The coronavirus disease pandemic of 2019 (COVID-19) is sweeping the globe. Medical imaging, such as X-ray and computed tomography (CT), is critical in the global fight against COVID-19, and newly developed artificial intelligence (AI) technologies are enhancing the power of imaging tools and assisting medical specialists. We examine the rapid responses to COVID-19 in the medical imaging community (enabled by AI).Although deep learning algorithms have shown promise in a number of areas, they continue to struggle with noisy-labeled images throughout the training phase. Given that the quality of annotation is inextricably linked to a high level of knowledge, the issue is even more pressing in the medical picture arena. It’s still a big difficulty to get rid of the noise from noisy labels for segmentation tasks without adding more annotations. As a noninvasive imaging technique, computed tomography (CT) can detect certain lung symptoms linked with COVID-19. As a result, CT could be a useful tool for early detection and diagnosis of COVID-19. Despite its benefits, CT may have some imaging characteristics in common with COVID-19 and other kinds of pneumonia, making differentiation challenging. Due to its high power of feature extraction, artificial intelligence (AI) leveraging deep learning technology has recently proven remarkable success in the medical imaging arena. Deep learning was used to detect and distinguish between bacterial and viral pneumonia in paediatric chest radiographs.For the segmentation challenge, we present a novel noise-resistant architecture for learning from noisy labels. To better deal with lesions of varied scales and appearances, we present a unique COVID-19 Pneumonia Lesion segmentation network (COPLE-Net), which is a generalisation of Dice loss for segmentation and Mean Absolute Error (MAE) loss for robustness against noise.
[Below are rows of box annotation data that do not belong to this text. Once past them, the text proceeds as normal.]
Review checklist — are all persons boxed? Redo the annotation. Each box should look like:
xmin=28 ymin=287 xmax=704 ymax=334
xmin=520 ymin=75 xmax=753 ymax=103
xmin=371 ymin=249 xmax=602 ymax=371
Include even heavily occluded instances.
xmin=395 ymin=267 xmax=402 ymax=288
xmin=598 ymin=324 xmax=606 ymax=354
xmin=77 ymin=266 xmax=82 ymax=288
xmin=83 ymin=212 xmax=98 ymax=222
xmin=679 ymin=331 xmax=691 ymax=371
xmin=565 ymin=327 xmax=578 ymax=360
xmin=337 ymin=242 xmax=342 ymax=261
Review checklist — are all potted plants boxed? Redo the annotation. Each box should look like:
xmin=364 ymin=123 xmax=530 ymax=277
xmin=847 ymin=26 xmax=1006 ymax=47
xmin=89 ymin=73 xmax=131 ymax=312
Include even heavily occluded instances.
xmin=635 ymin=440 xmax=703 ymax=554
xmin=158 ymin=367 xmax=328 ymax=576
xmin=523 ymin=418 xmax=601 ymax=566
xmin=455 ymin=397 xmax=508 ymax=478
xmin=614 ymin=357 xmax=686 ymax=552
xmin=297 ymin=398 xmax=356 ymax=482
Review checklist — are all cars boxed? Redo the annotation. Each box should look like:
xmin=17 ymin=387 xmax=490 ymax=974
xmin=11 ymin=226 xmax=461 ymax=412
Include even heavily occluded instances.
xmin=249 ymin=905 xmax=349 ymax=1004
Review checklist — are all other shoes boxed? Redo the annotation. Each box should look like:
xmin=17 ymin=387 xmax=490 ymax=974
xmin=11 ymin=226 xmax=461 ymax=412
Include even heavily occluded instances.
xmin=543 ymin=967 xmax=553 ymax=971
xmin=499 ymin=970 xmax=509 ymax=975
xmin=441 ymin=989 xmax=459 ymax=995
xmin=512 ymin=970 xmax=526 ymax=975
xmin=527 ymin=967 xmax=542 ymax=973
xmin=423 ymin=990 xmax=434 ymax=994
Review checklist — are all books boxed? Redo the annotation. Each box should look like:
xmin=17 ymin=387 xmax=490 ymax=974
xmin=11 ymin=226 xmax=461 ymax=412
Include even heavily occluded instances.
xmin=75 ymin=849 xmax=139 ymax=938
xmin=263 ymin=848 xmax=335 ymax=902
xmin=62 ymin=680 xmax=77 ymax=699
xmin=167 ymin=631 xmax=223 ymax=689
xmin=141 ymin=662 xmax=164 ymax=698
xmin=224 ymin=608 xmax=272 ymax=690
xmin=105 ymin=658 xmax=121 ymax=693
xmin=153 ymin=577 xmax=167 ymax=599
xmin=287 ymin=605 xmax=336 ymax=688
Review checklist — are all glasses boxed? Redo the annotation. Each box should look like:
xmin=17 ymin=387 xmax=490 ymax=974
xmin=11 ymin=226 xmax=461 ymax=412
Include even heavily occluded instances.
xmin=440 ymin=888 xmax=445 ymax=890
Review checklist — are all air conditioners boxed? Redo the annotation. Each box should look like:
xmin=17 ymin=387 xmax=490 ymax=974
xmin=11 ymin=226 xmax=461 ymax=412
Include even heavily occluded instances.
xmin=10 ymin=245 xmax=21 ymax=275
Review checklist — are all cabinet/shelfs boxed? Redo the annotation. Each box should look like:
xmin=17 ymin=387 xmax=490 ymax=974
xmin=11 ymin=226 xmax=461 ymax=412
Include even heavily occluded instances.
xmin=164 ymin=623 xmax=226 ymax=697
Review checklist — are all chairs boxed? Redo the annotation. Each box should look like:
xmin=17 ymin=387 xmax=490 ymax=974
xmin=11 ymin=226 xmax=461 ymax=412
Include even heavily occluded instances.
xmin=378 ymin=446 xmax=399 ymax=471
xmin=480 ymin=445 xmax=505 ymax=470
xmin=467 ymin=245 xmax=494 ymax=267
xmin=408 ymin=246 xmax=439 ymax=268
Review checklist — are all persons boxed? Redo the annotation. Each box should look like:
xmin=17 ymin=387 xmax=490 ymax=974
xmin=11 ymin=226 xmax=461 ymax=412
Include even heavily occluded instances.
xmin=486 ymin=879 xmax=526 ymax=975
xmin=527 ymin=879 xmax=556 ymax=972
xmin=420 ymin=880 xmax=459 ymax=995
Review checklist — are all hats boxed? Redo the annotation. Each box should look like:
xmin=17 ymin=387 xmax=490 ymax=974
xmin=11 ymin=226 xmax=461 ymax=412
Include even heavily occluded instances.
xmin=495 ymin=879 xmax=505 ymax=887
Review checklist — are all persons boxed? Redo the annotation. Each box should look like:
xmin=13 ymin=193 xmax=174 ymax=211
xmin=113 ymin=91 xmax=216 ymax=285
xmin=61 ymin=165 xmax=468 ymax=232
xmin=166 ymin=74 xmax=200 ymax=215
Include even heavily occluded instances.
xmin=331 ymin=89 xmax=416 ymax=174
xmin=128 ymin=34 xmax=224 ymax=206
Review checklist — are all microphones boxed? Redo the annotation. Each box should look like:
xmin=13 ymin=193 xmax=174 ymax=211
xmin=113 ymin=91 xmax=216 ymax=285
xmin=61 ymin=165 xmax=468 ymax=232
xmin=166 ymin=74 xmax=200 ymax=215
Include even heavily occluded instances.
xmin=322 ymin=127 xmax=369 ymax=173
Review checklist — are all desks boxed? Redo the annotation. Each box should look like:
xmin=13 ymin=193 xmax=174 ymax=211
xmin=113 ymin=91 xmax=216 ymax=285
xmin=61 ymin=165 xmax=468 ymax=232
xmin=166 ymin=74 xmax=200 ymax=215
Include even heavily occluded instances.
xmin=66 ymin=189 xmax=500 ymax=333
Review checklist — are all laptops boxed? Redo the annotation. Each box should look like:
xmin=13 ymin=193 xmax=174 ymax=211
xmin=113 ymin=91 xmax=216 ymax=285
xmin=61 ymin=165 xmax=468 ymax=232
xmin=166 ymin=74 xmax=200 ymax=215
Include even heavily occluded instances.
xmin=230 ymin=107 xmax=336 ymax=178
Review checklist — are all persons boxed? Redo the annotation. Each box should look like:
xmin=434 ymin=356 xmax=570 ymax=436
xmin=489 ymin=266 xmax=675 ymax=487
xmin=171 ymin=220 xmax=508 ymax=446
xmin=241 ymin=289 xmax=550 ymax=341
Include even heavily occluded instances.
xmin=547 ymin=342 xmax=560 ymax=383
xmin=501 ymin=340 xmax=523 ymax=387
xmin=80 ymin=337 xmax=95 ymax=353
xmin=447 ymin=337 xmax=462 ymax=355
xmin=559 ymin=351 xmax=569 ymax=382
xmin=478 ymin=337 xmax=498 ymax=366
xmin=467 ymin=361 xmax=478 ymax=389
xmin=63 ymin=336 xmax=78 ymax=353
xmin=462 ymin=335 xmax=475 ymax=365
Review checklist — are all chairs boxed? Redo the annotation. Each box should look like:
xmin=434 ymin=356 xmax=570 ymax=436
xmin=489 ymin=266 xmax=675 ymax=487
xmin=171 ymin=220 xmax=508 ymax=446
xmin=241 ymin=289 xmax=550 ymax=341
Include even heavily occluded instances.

The noise-resistant Dice loss and COPLENet are combined with an adaptive self-ensembling architecture for training, in which a student model’s Exponential Moving Average (EMA) is employed as a teacher model that is adaptively updated by suppressing the contribution. In the context of learning from noisy labels for COVID-19 pneumonia lesion segmentation, our system with adaptive self-ensembling outperforms a regular training method and outperforms existing noise-robust training approaches.